▶ Task objective:
Answer these from the text on ice damage to alfalfa:
(a) What temperature in the crown region is needed to damage alfalfa?
(b) Under the conventional recommendation, how long must alfalfa be covered by ice before it will likely suffer injury or death?
(c) What is most of the ice lying on top of?

##### Text segment

The freezing rains and ice accumulation in parts of Wisconsin have raised many questions about potential ice damage to the alfalfa stands. 

How does ice cause damage? The freezing temperatures of the ice do little damage directly to the alfalfa. Temperatures below 15^o F in the crown region (1 to 4 inches into the soil) are required to damage alfalfa. Ice damages alfalfa because alfalfa roots need oxygen during the winter. The oxygen comes from air above ground diffusing into soil. A solid layer of ice restricts air diffusion and suffocates alfalfa. This is the common reason for loss of alfalfa in low spots in fields.

The conventional recommendation has been that alfalfa covered by ice for 3 to 4 weeks will likely suffer injury or death. However, sometimes alfalfa will survive much longer under ice depending on a number of factors.

Thus when determining whether or not ice sheets will cause damage to alfalfa stands we must consider whether the ice is in a solid sheet. If the ice is disuniform, cracked, or has holes, it will not completely restrict air movement into the soil and result in little to no damage. Additionally, alfalfa stems sticking up through the ice will help create air holes in the ice.

What is the status of the alfalfa stands now? First, alfalfa generally had good hardening last fall. Hardening has decreased the water content outside of plant cells, increased bound water within cells, increased cell solutes, and increased cell permeability. All of which increase the ability of alfalfa to withstand cold temperatures.

Secondly, most of the ice is on top of a layer of snow. The snow layer provides some oxygen to the soil and will allow the ice to break up naturally and develop cracks for air diffusion.

##########
##### Listed entries

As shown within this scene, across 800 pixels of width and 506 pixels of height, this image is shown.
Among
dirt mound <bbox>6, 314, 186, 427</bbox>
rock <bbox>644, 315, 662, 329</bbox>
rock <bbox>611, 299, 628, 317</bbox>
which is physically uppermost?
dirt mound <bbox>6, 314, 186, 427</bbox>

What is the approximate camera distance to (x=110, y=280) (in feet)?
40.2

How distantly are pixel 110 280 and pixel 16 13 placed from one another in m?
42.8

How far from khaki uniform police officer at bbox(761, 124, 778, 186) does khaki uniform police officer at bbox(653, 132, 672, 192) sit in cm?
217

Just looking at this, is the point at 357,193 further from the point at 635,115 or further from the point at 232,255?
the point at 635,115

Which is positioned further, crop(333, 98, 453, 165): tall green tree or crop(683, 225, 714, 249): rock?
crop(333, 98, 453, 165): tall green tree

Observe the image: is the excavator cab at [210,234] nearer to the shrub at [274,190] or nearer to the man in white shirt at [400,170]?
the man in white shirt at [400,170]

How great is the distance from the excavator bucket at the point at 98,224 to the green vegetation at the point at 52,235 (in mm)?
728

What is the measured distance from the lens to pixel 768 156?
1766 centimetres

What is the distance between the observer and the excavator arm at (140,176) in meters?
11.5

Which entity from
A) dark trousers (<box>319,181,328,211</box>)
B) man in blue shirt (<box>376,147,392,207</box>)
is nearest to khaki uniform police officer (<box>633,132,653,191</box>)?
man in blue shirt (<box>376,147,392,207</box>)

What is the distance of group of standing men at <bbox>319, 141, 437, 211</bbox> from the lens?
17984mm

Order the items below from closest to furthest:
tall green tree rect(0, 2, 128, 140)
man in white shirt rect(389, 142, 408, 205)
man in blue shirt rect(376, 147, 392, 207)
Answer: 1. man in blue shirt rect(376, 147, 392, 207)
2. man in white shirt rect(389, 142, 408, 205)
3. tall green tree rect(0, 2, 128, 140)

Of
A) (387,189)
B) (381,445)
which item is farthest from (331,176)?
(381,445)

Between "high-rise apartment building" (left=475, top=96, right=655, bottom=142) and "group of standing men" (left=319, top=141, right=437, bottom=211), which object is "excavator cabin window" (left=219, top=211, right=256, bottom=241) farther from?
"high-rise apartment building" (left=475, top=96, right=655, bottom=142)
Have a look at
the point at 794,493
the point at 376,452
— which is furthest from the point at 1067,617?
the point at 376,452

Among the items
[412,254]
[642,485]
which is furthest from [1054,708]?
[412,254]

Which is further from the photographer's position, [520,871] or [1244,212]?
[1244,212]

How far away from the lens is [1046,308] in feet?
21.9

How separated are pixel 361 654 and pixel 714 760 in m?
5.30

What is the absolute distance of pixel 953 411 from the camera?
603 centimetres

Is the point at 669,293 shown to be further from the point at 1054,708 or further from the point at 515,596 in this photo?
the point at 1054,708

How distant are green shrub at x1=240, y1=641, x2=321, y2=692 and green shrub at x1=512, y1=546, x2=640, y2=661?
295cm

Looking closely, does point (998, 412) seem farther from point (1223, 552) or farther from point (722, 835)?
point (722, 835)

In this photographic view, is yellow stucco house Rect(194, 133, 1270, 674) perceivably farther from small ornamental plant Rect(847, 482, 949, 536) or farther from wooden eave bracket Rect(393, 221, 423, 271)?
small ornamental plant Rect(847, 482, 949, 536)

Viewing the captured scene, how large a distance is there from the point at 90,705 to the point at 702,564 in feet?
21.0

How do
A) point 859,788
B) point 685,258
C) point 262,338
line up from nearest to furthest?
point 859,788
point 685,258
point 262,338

##########

▶ Expected answer:
(a) Below 15°F
(b) 3 to 4 weeks
(c) A layer of snow